▸ Consigne 1
Dans le texte sur l'accès à la santé des plus précaires, relevez les causes que le rapport avance pour la précarité administrative des patients.
▸ Consigne 2
Poursuivez le texte sur l'accès à la santé des plus précaires à la suite de sa dernière phrase.

L’association se concentre sur l’action de ses médecins dans ses quinze centres en activité en 2017 où 24.338 patients ont été soignés. 12.000 autres personnes ont été approchées dans la rue. De leur expérience sur le terrain, Médecins du monde tire des enseignements sur l’accès à la santé des plus précaires. Et sur les difficultés auxquelles ils sont confrontés.

Une population jeune qui vit sous le seuil de pauvreté

Majoritairement masculines, les personnes reçues sont principalement des ressortissants étrangers très jeunes. Plus de 98% vivent sous le seuil de pauvreté. Le rapport dresse des conclusions qui interpellent, comme le manque de dépistage: «Les conditions de vie précaires constituent un obstacle important au dépistage dans ces populations qui ont bien souvent d’autres priorités à gérer que leur santé».

En d’autres termes, les patients sont peu vaccinés. Parmi les personnes de plus 15 ans, seulement un peu plus d’un tiers sont à jour de leur vaccination pour la coqueluche, les rougeoles-oreillons-rubéoles (ROR) et l’hépatite virale B.

Toute aussi alarmante est la hausse des mineurs accueillis dans ces centres, soit 3 477 en 2017, avec une moyenne d’âge de 10 ans. Un programme spécifique a été mis en place par l’organisme pour les aider dans leurs démarches. Les femmes sont de même particulièrement touchées, avec un difficile accès aux services de gynécologie. 45.2% des femmes enceintes venues aux centres sont en retard dans le suivi de leur grossesse.

13% seulement possèdent une couverture maladie

Comment expliquer ces inégalités? «L’absence de droits pour certaines populations» ou leur «non-application» sont deux arguments mis en avant par le rapport. La grande majorité des patients accueillis dans les centres ne disposent pas de couverture maladie: 13.3% seulement en possèdent une. Pourtant, d’après leur situation administrative, sept personnes sur dix devraient être couvertes.

Le rapport dénonce la précarité administrative de ces publics. En cause la complexité des démarches surtout, mais aussi les difficultés financières. Difficile en effet d’avancer les frais ou de souscrire à une complémentaire santé pour la plupart des patients de ces centres. Pour les ressortissants étrangers, la barrière de la langue entre également en jeu.

Données stockées
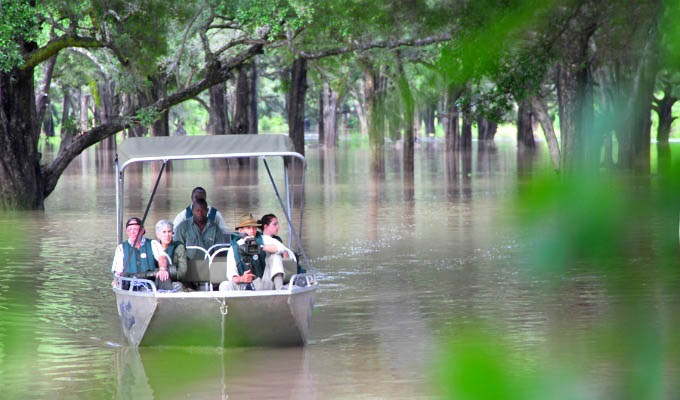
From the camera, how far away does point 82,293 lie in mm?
16188

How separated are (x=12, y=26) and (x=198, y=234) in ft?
35.9

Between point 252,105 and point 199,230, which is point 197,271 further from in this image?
point 252,105

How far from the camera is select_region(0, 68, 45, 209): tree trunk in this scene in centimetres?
2680

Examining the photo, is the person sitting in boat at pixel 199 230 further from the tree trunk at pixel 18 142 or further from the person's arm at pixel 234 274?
the tree trunk at pixel 18 142

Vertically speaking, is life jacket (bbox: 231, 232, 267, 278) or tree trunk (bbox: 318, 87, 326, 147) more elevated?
tree trunk (bbox: 318, 87, 326, 147)

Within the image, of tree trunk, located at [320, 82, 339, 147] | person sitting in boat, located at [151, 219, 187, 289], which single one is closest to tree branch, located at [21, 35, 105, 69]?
person sitting in boat, located at [151, 219, 187, 289]

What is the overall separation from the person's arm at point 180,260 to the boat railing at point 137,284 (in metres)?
0.62

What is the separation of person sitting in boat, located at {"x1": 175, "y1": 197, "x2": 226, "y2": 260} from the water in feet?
4.53

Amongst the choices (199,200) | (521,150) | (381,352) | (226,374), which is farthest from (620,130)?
(521,150)

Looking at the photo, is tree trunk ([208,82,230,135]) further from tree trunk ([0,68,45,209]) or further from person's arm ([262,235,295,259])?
person's arm ([262,235,295,259])

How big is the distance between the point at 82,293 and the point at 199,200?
9.88 ft

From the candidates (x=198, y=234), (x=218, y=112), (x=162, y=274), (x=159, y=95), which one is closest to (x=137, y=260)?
(x=162, y=274)

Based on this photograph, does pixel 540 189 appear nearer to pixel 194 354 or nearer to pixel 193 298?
pixel 193 298

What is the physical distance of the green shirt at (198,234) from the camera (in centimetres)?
1413
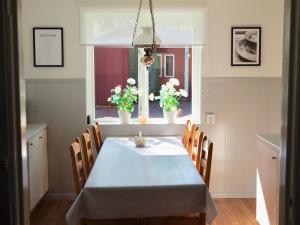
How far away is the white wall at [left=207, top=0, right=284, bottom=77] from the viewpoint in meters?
4.70

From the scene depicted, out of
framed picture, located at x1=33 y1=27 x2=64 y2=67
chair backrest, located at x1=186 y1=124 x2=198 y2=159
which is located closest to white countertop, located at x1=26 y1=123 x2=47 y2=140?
framed picture, located at x1=33 y1=27 x2=64 y2=67

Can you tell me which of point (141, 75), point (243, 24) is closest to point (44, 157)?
point (141, 75)

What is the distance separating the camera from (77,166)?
2.99 meters

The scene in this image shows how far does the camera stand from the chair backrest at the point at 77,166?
9.61ft

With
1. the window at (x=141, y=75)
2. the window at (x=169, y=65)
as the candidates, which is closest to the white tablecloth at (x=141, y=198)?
the window at (x=141, y=75)

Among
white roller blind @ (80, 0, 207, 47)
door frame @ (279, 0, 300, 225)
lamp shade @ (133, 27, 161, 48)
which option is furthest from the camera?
white roller blind @ (80, 0, 207, 47)

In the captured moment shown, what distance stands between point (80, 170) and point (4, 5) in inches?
84.9

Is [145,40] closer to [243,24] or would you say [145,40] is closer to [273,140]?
[273,140]

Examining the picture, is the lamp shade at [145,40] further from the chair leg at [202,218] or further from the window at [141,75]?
the window at [141,75]

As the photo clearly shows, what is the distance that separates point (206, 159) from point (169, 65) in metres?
2.25

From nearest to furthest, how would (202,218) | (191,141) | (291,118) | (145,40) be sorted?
(291,118), (202,218), (145,40), (191,141)

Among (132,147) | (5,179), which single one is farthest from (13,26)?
(132,147)

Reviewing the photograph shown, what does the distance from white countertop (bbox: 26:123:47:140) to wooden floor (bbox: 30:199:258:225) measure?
91cm

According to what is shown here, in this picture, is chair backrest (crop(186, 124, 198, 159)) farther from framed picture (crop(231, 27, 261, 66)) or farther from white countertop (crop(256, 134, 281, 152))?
framed picture (crop(231, 27, 261, 66))
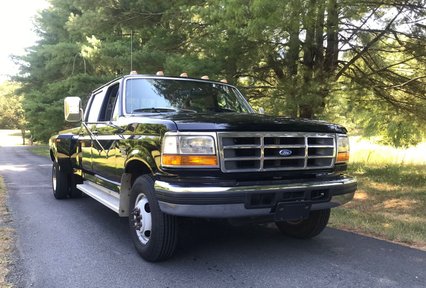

▸ Corrigé 1
- la complexité des démarches
- les difficultés financières
- la barrière de la langue, pour les ressortissants étrangers

▸ Corrigé 2
Supprimer l’Aide médicale d’État

Médecins du monde souhaiterait la mise en place d’une sécurité sociale universelle pour tous. «L’aide médicale d’État doit disparaître au profit d’un régime général de la Sécurité sociale plus accessible et étendu à l’ensemble des personnes résidentes de notre pays», détaille le rapport.

«Les bénéficiaires de l’AME arrivent souvent très malades quand ils viennent demander des soins»

Delphine Franget, à la direction des opérations de Médecins du monde

L’association propose de fusionner l’AME dans la PUMa (protection universelle maladie) , et donc que les bénéficiaires de l’AME, les étrangers en situation irrégulières notamment, puissent être intégrés au régime général.

«Avec les lois de 1993 (dites Pasqua), on a isolé les sans papiers dans un système spécifique, précise Delphine Franget, à la direction des opérations de Médecins du monde et qui a travaillé sur le rapport. Auparavant, l’accès à l’assurance maladie n’était subordonné à aucune condition de régularité du séjour. Nous aimerions donc supprimer cette condition». D’après elle, c’est notamment en raison de ce système que les ressortissants étrangers sans papiers accusent des retards dans l’accès aux droits et donc dans l’accès aux soins. «Les bénéficiaires de l’AME arrivent souvent très malades quand ils viennent demander des soins, dénonce-t-elle. Nous aimerions qu’ils puissent bénéficier de la sécurité sociale».

Cette demande fait écho aux critiques de l’AME par certains hommes politiques. Le député LREM Thomas Mesnier avait proposé d’intégrer l’aide médicale d’État au régime général lors des discussions sur le projet de loi de financement de la Sécurité sociale pour 2018. Mesure qui n’avait pas été suivie à l’époque.